Reading text
--- START ---

Date: Wed, 05 Feb 2003 01:06:01

Subject: Re: A common notation for JI and ETs

From: David C Keenan

>--- In tuning-math@xxxxxxxxxxx.xxxx "gdsecor <gdsecor@y...>"
><gdsecor@y...> wrote:
>--- In tuning-math@xxxxxxxxxxx.xxxx David C Keenan <d.keenan@u...>
>wrote:
>As I indicated in another message, this sounds like a good name,
>although I thought that we should be more specific about a couple of
>things.  After a more careful reading of your message, I see that
>you've done that by proposing a boundary, which sounds okay (unless
>some rational interval ~1.0 cent could be specified).  The only
>question that remains is whether others would be willing to exclude
>the term "schisma" as applying to intervals of less than ~1 cent, and
>if not, then we would have to make "schismina" a subclass
>of "schisma".

Since the term schismina is not required in the _use_ of sagittal, but only 
in describing the theory behind it, I don't think it matters much whether 
others use the term at all, or whether they accept a boundary at 
sqrt(32805/32768), or whether they consider schismina a subclass of 
schisma, or indeed whether the _only_ thing they consider as a schisma is 
32768:32805 itself, which is, I think, where things stood before we 
started. The term may never be used anywhere outside of the XH paper and 
yet I think we should leave the possibility open that it may be used 
elsewhere and therefore not define it purely as something that vanishes in 
sagittal.

>Yes, the word "prime" leaves something to be desired, since it is
>also liable to be confused with a "primary" (as opposed to secondary)
>comma role for a symbol.

Indeed.

> > This will also work for N = 17 and 19 although in the 17 case it
>would be
> > better to call the small one the 17-kleisma. Incidentally the
>traditional
> > kleisma is the 5^6-kleisma and the "septimal kleisma" is the 7:25-
>kleisma.
> > Both of these are notated '|( so commas notated as |( (5:7) should
>probably
> > be called kleismas too.
>
>That sounds like it'll work.

--- END ---

Task details
Repeat word for word the part of the message on tuning notation that opens with the words containing "Since the term" and closes with "opposed to secondary)". The data that comes next has no connection to the message above.

Information provided
--- START ---

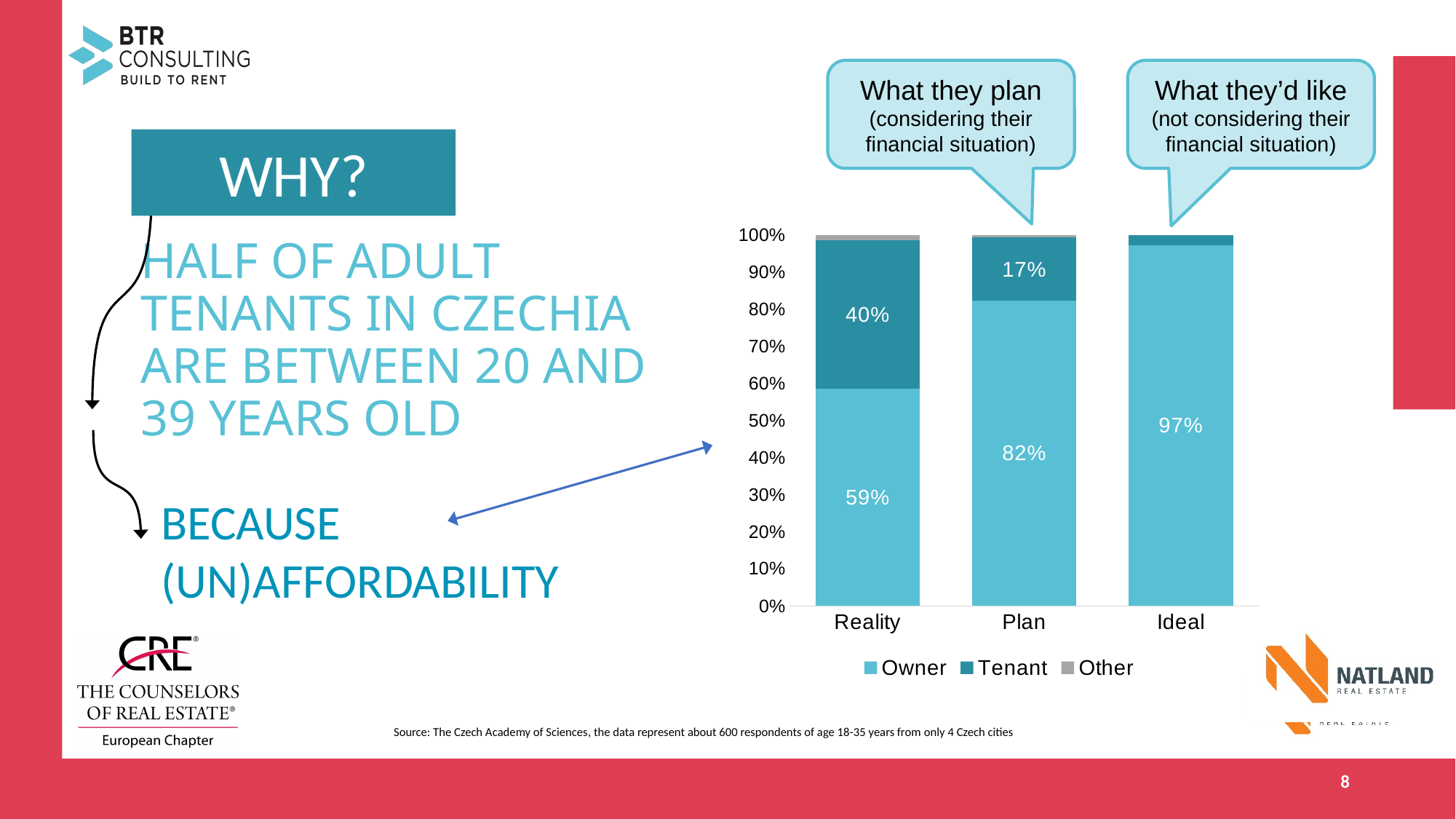
Which category has the highest Owner share? Ideal Which is larger, the Tenant share for Reality or the Tenant share for Plan? Reality Which category has the lowest Owner share? Reality Is the Tenant share for Ideal greater or less than 10%? less How many categories are shown on the x axis? 3 What is the difference between the Owner share for Plan and the Owner share for Reality? 23 percentage points What is the Owner share for Reality? 59% Does the Owner share rise or fall from Reality to Ideal? rise What is the Tenant share for Plan? 17% What is the Owner share for Ideal? 97% What is the Tenant share for Reality? 40% How many series does the legend list? 3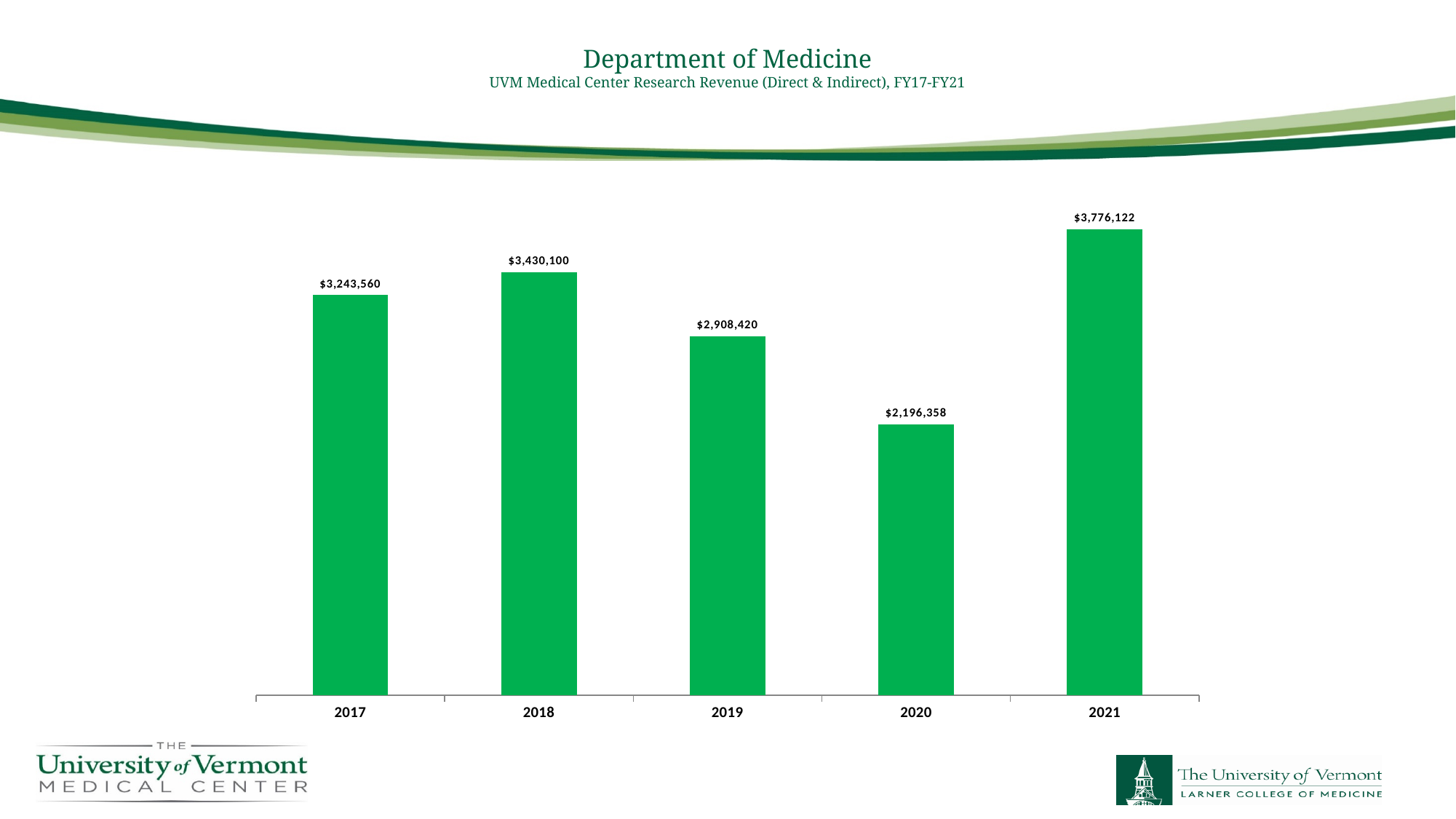
Which year has the highest research revenue? 2021 What is the difference in research revenue between 2021 and 2020? $1,579,764 What is the difference in research revenue between 2018 and 2017? $186,540 How many years are shown on the chart? 5 Did research revenue rise or fall from 2019 to 2020? Fall What is the research revenue for 2021? $3,776,122 What is the research revenue for 2017? $3,243,560 What is the research revenue for 2018? $3,430,100 What is the research revenue for 2020? $2,196,358 Which year has the lowest research revenue? 2020 Which year has higher research revenue, 2019 or 2017? 2017 What kind of chart is shown on the slide? Bar chart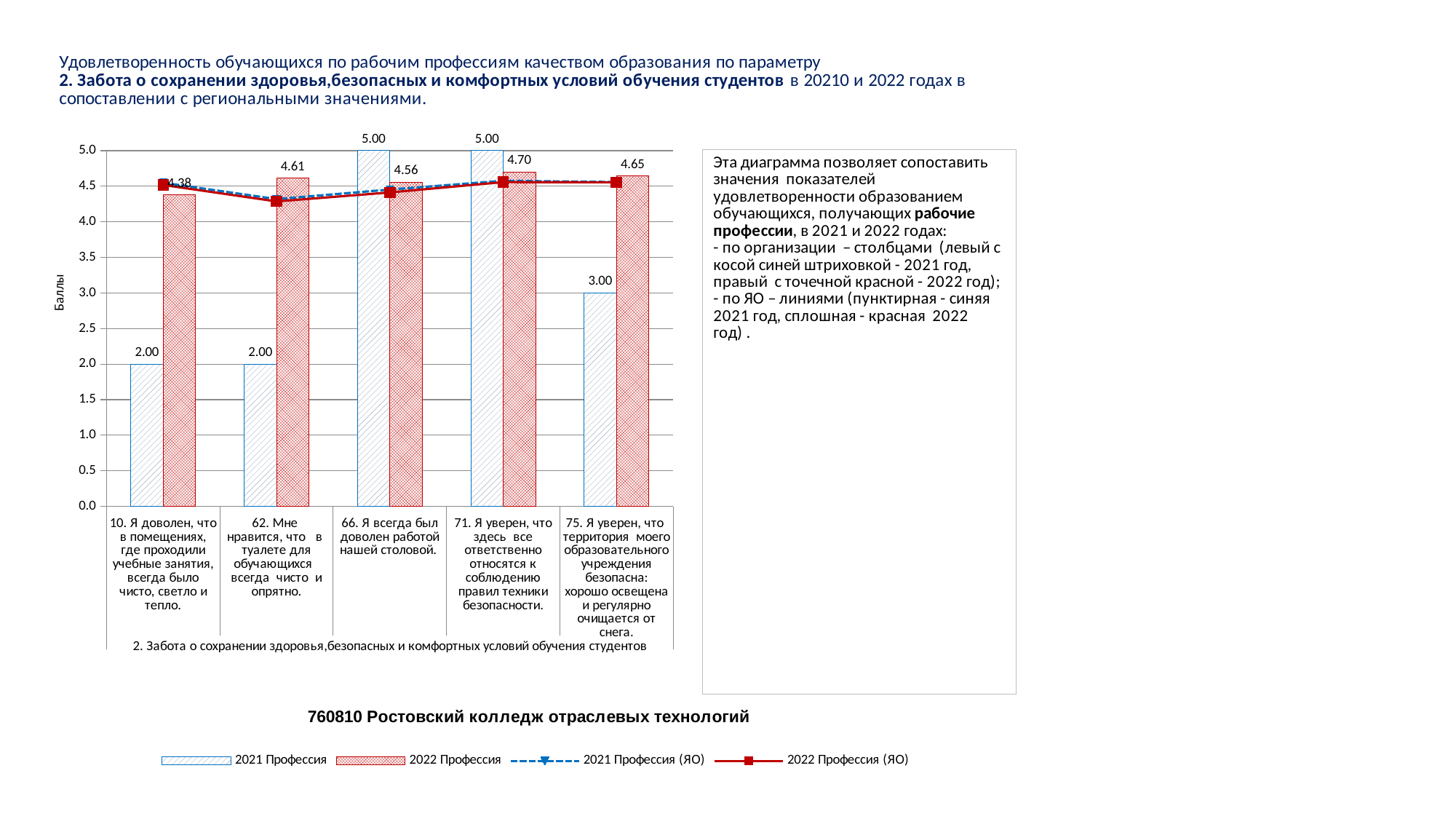
What is the label of the vertical axis of the chart? Баллы What is the difference between the 2022 Профессия and 2021 Профессия bars for category 10? 2.38 Which category has the lowest 2022 Профессия bar? 10. Я доволен, что в помещениях, где проходили учебные занятия, всегда было чисто, светло и тепло. How many categories are shown on the x axis of the chart? 5 What is the value of the 2021 Профессия bar for category 10 (Я доволен, что в помещениях, где проходили учебные занятия, всегда было чисто, светло и тепло)? 2.00 Is the 2022 Профессия (ЯО) line value for category 62 greater or less than 4.5? less How many series does the chart legend list? 4 What is the value of the 2022 Профессия bar for category 71 (Я уверен, что здесь все ответственно относятся к соблюдению правил техники безопасности)? 4.70 What is the value of the 2022 Профессия bar for category 62 (Мне нравится, что в туалете для обучающихся всегда чисто и опрятно)? 4.61 Which category has the highest 2022 Профессия bar? 71. Я уверен, что здесь все ответственно относятся к соблюдению правил техники безопасности. What is the value of the 2021 Профессия bar for category 75 (Я уверен, что территория моего образовательного учреждения безопасна)? 3.00 For category 66 (Я всегда был доволен работой нашей столовой), which is larger: the 2021 Профессия bar or the 2022 Профессия bar? 2021 Профессия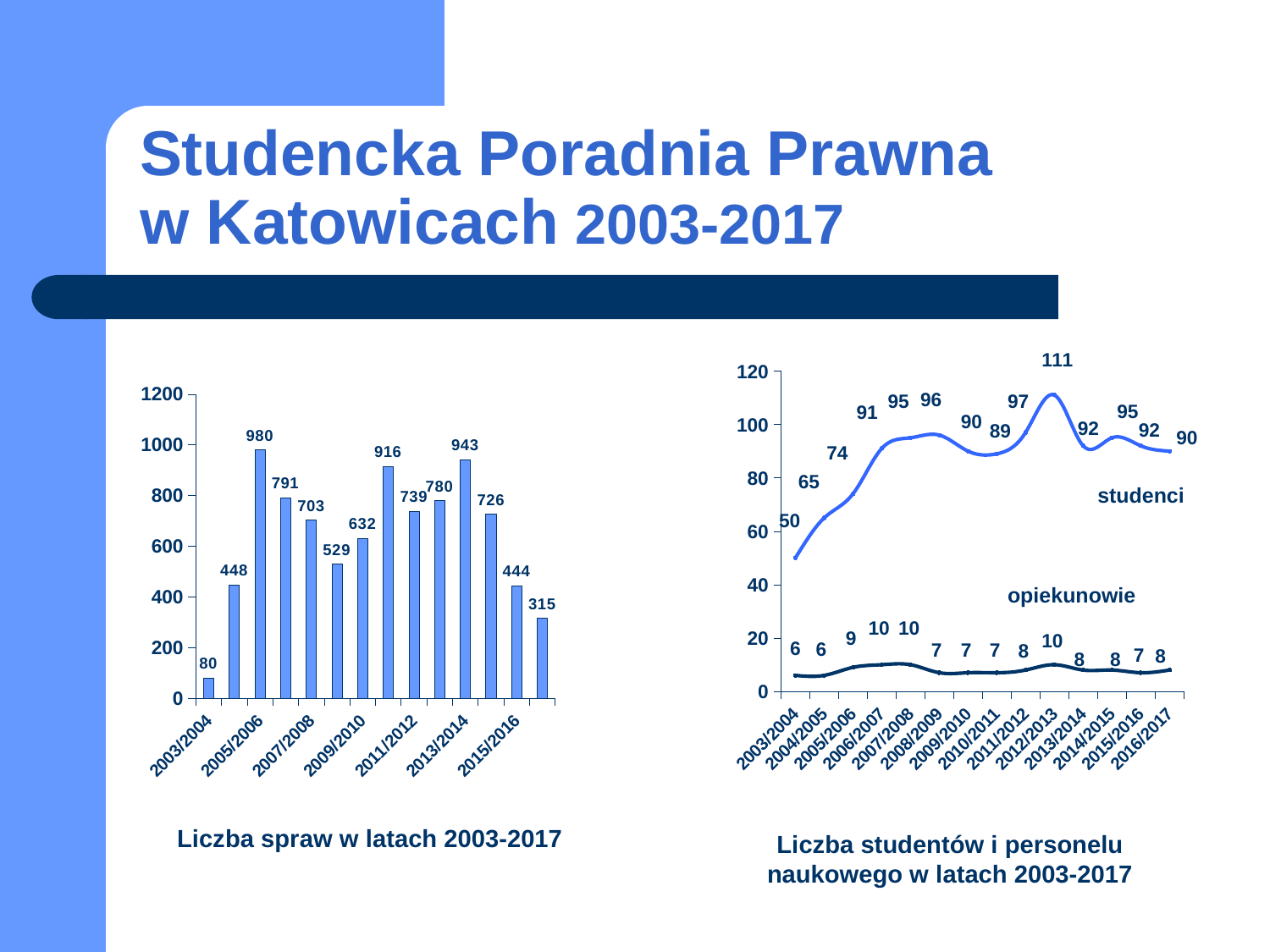
In the right chart 'Liczba studentów i personelu naukowego w latach 2003-2017', what is the opiekunowie value for 2016/2017? 8 What kind of chart is the right chart 'Liczba studentów i personelu naukowego w latach 2003-2017'? line chart How many series are plotted in the right chart 'Liczba studentów i personelu naukowego w latach 2003-2017'? 2 In the right chart 'Liczba studentów i personelu naukowego w latach 2003-2017', what is the highest value of the studenci series? 111 In the left chart 'Liczba spraw w latach 2003-2017', what is the value for 2013/2014? 943 How many bars are plotted in the left chart 'Liczba spraw w latach 2003-2017'? 14 What kind of chart is the left chart titled 'Liczba spraw w latach 2003-2017'? bar chart In the left chart 'Liczba spraw w latach 2003-2017', which year has the lowest value? 2003/2004 In the left chart 'Liczba spraw w latach 2003-2017', is the value for 2009/2010 greater or less than 600? greater In the left chart 'Liczba spraw w latach 2003-2017', which year has the highest number of cases? 2005/2006 In the right chart 'Liczba studentów i personelu naukowego w latach 2003-2017', what is the studenci value for 2003/2004? 50 In the left chart 'Liczba spraw w latach 2003-2017', what is the difference between the values for 2005/2006 and 2003/2004? 900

--- END ---

Output of the task
Since the term schismina is not required in the _use_ of sagittal, but only 
in describing the theory behind it, I don't think it matters much whether 
others use the term at all, or whether they accept a boundary at 
sqrt(32805/32768), or whether they consider schismina a subclass of 
schisma, or indeed whether the _only_ thing they consider as a schisma is 
32768:32805 itself, which is, I think, where things stood before we 
started. The term may never be used anywhere outside of the XH paper and 
yet I think we should leave the possibility open that it may be used 
elsewhere and therefore not define it purely as something that vanishes in 
sagittal.

>Yes, the word "prime" leaves something to be desired, since it is
>also liable to be confused with a "primary" (as opposed to secondary)